Financial situation, assets and earnings
In the balance sheet, AHBR was deconsolidated. This reduced total assets of the BHW Group to € 40.7 billion as at 31 December 2005 (previous year: € 113.4 billion).
The annual financial statements, which were prepared in accordance with IAS/IFRS for the first time, reflect the accompanying negative impact of the AHBR divestment. Overall, operations could not compensate for the negative effects. As a result, the Group recorded net loss for the year of € 291.3 billion (previous year: net income of € 66.7 million). Net of the key AHBR factors as well as other non-recurring effects, pre-tax operating profit stood at € -28 million.
Profit contributions from the remaining BHW Group divisions after deconsolidation of AHBR varied in 2005. In Private Home Finance, profit before tax was down by € 26.4 million to € 185.9 million. This was caused by the marked reduction in sales of receivables and continued low interest rates.
In Private Asset Accumulation, previous investment in this division began to pay off. Profit before rose from € 26.9 million to € 37.4 million.

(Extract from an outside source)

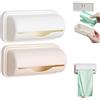 Thapncow 2 PCS Dispenser per Sacchi, 15x7,5 cm, Dispenser per Sacchi della Spazzatura Multiuso, Supporto per Sacchi della Spazzatura per Cucina Domestica Bagno, Trash Bag Dispenser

Net interest income declined by 13.1% to € 572.6 million, mainly due to the fact that interest rates remained low, which affected existing contracts and resulted in fewer Bauspar loans being allocated. This in turn generated lower investment income from the resulting surplus of deposits. Risk provisions increased from € 77.7 million to € 102.1 million. These include € 20.8 million resulting from the divestment of AHBR.
Net commission income improved considerably under IFRS accounting, with an increase to € 80.6 million (previous year: € 12.7 million). The Group reported financial income of € 17.0 million compared with € 27.2 million in the previous year. Administrative expenses saw a slight increase of 1.6% to € 492.6 million.

Effects of the integration and increased efficiency programme
During the integration, BHW will be restructured. The Hamelin base, as an important competence centre for loan processing, and the Bauspar division will be retained within the Postbank Group. The mobile sales teams from BHW and Postbank will be merged for optimal deployment of the combined sales channels.
As part of the programme to increase efficiency and the combining of functions, options for the Group as a whole will be used to the benefit of employees. In principle, all Group locations will be open to all employees. This provides opportunities for qualified employees, particularly those from Hamelin, who are affected by the changes. It is the intention that in future, the organisation will consist of a real mixture of employees from all the components of the Group. This is happening to a certain extent already.

Prospects for growth as a Postbank Group company
Following an integration and restructuring phase, Engmann aims to achieve a return to its former earnings power for BHW, now as part of the Postbank Group. Engmann explained: "Our powerful sales organisation and outstanding product portfolio will come into their own given the customer base, which now comprises 14.5 million individuals." The significant level of existing charges will gradually reduce over the coming years, once again proving the sustained profitability of our business model. Many Germans believe that owning their home is the ideal retirement provision, which means that BHW should benefit more than other companies from future growth in private provisioning. Henning R. Engmann highlighted, "I am very confident that within just a few years, BHW will be making a significant contribution towards Postbank Group profits. This will be our benchmark. This will reflect the high level of commitment already shown by BHW employees and managers to ensure the contribution of BHW's core competences in the Group as a whole by implementing the planned short and medium-term measures to increase efficiency."
Postbank announced its intention to take over the remaining shares in BHW Holding AG as part of a squeeze-out. As a result, BHW's Annual General Meeting, which was scheduled for 1 June 2006, will be postponed by several weeks.